Allison King's Portfolio
Annotated Bibliography

Level, A. V., & Mach, M. (2005). Peer mentoring: one institution's approach to mentoring academic librarians. Library Management, 26(6/7), 301-310. Retrieved November 16, 2007, from Emerald database. doi:10.1108/01435120410609725

Level and Mach discuss different types of mentoring that tenure-track academic librarians receive and how those different types work at the Colorado State University Libraries (CSUL). There are two types of mentoring: formal mentoring and peer mentoring. Formal mentoring is when a tenured faculty member takes a tenure-track faculty member as a mentee. The mentor helps the mentee learn about the libraries practices and makes sure they are on-track to obtain tenure. However, with the large number of retirees in academic libraries lately, the mentor to mentee ratio has gone up dramatically. Therefore, some libraries are including peer mentoring for tenure-track librarians. Peer mentoring involves groups of librarians of approximately the same status getting together help teach the new librarians the ropes and to help encourage and support each other through the tenure process. At CSUL, the formal mentoring program was not working for many of the new tenure-track librarians, so some of them got together and, with the approval of the library's management, established a peer mentoring group, "juniors." The juniors had regular meetings during which they discussed the tenure process, invited senior faculty to give talks, and had formal presentations and panel discussions. The peer mentoring group has not only assisted tenure-track faculty in feeling better about the tenure process, but also helped to create cross-department discussions and collaborations, which is seen as a huge advantage for the library.  Peer mentorship can be and incredibly effective way of integrating a new faculty into the library and proving benefits both to the workers and the organization as a whole.

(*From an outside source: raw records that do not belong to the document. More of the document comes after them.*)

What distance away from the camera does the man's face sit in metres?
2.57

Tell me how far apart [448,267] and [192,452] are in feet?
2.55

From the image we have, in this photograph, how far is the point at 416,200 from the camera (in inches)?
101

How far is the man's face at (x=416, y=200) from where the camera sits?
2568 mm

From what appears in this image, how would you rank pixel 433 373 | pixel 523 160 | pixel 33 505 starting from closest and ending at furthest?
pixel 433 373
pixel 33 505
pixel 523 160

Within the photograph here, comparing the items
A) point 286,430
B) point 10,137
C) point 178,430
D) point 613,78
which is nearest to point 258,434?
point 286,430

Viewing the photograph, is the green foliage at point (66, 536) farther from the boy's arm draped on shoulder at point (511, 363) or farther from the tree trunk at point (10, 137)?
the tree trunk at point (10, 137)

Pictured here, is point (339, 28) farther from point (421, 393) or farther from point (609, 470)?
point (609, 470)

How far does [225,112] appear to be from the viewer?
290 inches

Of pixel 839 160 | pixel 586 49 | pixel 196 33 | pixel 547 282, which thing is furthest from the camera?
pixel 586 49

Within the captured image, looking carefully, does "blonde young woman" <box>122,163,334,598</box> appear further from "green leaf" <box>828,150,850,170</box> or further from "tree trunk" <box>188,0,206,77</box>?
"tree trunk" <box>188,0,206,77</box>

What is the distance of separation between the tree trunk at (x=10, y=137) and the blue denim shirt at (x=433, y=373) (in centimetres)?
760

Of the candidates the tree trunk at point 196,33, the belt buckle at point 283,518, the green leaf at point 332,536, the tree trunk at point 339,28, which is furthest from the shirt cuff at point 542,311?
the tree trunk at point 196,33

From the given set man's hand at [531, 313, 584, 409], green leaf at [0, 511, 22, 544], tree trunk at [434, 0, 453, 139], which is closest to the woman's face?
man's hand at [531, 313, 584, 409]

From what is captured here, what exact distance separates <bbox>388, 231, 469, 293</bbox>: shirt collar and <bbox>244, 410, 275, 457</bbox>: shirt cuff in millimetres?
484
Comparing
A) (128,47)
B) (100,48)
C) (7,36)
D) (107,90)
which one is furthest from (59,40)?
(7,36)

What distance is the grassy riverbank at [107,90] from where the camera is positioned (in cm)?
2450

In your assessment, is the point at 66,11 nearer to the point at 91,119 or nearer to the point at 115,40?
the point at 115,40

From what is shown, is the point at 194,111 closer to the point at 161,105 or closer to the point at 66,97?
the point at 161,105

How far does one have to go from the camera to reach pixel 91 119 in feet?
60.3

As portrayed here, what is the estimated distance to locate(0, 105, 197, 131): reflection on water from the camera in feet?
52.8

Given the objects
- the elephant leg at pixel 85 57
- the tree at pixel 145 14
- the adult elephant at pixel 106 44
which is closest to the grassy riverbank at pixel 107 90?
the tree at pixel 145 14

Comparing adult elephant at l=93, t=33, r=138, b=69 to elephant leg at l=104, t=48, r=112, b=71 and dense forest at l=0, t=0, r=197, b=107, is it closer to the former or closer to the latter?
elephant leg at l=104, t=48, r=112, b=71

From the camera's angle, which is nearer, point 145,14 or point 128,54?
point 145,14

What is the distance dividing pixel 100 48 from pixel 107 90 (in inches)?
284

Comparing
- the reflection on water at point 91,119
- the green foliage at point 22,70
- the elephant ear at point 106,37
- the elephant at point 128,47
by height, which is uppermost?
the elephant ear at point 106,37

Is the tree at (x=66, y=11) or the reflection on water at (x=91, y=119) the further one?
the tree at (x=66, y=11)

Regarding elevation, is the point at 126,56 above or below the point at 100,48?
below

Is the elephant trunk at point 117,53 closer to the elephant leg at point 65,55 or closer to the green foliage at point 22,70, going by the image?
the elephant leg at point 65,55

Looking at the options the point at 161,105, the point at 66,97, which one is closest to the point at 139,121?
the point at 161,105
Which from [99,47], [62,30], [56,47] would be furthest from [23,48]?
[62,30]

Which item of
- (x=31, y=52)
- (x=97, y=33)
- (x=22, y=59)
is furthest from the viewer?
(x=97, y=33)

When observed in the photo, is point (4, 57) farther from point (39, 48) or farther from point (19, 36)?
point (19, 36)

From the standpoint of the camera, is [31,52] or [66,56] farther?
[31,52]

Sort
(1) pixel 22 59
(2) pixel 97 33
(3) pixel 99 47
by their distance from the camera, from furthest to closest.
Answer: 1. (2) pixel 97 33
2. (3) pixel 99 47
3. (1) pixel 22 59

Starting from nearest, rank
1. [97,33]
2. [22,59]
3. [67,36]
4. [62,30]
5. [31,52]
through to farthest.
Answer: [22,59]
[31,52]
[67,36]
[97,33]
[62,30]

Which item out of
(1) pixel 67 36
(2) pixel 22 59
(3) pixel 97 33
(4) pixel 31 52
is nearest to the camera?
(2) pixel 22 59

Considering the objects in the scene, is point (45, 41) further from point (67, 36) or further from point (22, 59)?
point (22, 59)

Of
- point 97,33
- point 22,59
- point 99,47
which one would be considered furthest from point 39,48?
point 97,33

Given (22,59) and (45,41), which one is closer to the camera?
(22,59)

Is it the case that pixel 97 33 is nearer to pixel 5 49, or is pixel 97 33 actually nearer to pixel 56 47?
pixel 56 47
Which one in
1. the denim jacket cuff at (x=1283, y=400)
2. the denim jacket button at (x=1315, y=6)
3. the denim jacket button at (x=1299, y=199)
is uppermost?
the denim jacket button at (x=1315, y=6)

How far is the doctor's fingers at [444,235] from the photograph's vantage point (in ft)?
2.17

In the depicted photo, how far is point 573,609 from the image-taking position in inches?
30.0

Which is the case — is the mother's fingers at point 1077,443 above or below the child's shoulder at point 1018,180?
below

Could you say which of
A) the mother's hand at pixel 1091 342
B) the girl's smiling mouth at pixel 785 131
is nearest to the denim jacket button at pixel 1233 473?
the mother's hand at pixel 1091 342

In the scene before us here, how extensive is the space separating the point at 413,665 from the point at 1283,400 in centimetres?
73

Liu, J.-S., Tseng, M.-H., & Huang, T.-K. (2004). Mediating team work for digital heritage archiving. Proceedings of the 4th ACM/IEEE-CS Joint Conference on Digital Libraries, 259-268. Retrieved September 12, 2007, from The AMC Digital Library database. doi:10.1109/JCDL.2004.1336135

Liu, Tseng, & Huang recognized that while there are many initiatives to preserve cultural heritage in a digital format, they are done by professionals in the digital archiving world and since these professionals cannot be in all places at once, there are pieces of cultural heritage that are being lost. Therefore, they propose a system which allows a team of amateurs to create a digital collection of material that they are passionate about. The system works by breaking down the process into a series of tasks and responsibilities, based on the strengths of the different members of the team, so that each person knows what their roles are and what is expected of them. The team uses software called HAM (Heritage Archiving Mediator), which allows them to input their work, track the progress of the endeavor, and discuss problems that may come up. According to the authors, two digital archives have been created using the process they have outlined and HAM to keep it all in order. The authors understand that to create a digital heritage archive, many different types of specialists are needed and they all need to work together and to be enthusiastic about the subject they are working on. They have put a great deal of thought into their proposal, both in terms of what is necessary to create a digital archive through online teamwork and how to keep it organized. It would be great to see further testing of their system and software to find out how well it works in different situations with a variety of materials and subjects.

Mi, J., & Nesta, F. (2006). Marketing library services to the Net Generation. Library Management, 27(6/7), 411-422. Retrieved November 9, 2007, from Emerald database. doi:10.1108/01435120610702404

Mi and Nesta propose a way of dealing with the supposed decline in the use of libraries due to the internet, and in particular search engines such as Google. In order to help users make use of the libraries, the authors suggest that libraries should use known techniques to market libraries to the Net Generation. The Net Generation are people who have grown up with a computer for almost their whole life and use the internet as "their primary media vehicle." In order to market to them, Mi and Nesta stated that libraries should figure out what needs these users have and how to show them the added value of the library. Ways they recommend to do this include updating the library brand to beyond just books and make websites that incorporate interactive media and non-linear learning. I agree with the authors in that the future of libraries depends on how well the value of the library is marketed to the Net Generation and think that they came up with a number of good ideas for how to go about doing this marketing.